## EXERCISE OBJECTIVE
Each line from the one containing "20th Apr 2021 - Blackbird" to the end of the entries below is to be set down exactly; the pictures are not.

ENTRIES PROVIDED START

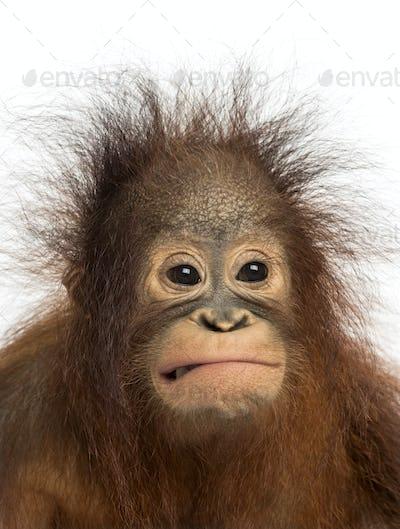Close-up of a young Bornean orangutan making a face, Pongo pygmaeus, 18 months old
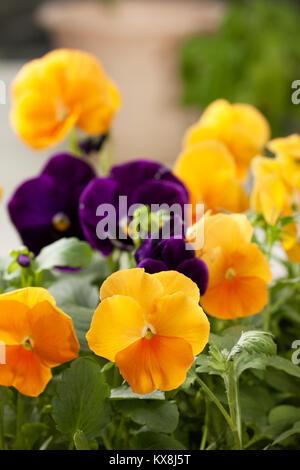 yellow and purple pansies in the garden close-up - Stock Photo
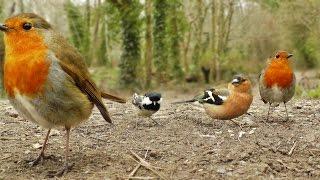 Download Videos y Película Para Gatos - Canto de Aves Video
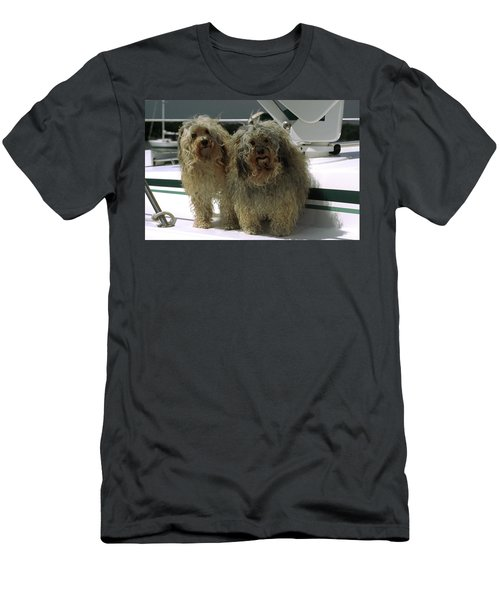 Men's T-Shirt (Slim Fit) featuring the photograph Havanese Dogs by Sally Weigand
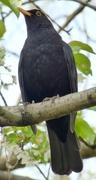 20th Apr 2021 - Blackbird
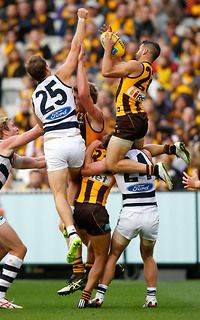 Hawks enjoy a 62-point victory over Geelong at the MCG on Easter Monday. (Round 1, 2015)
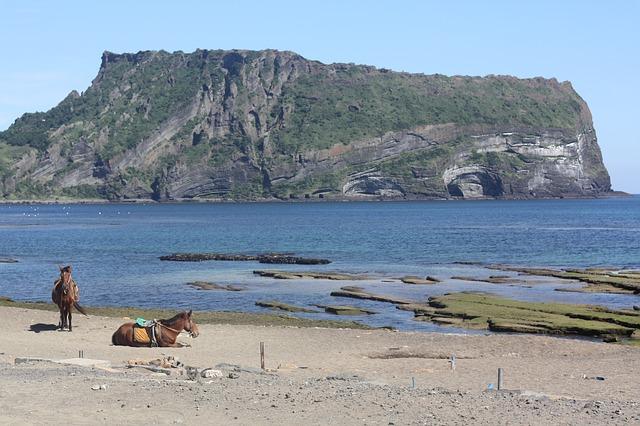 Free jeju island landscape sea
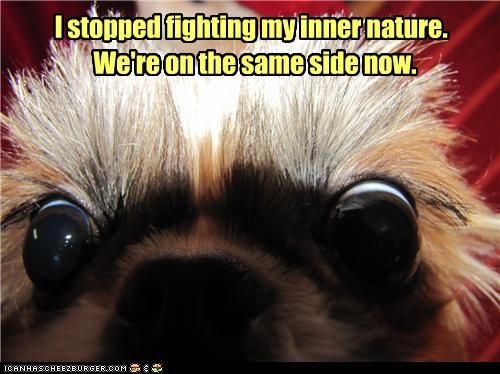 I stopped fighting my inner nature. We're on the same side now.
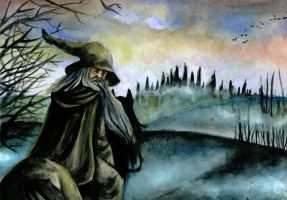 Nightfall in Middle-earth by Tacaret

ENTRIES PROVIDED END

## EXPECTED ANSWER
 20th Apr 2021 - Blackbird
 Hawks enjoy a 62-point victory over Geelong at the MCG on Easter Monday. (Round 1, 2015)
 Free jeju island landscape sea
 I stopped fighting my inner nature. We're on the same side now.
 Nightfall in Middle-earth by Tacaret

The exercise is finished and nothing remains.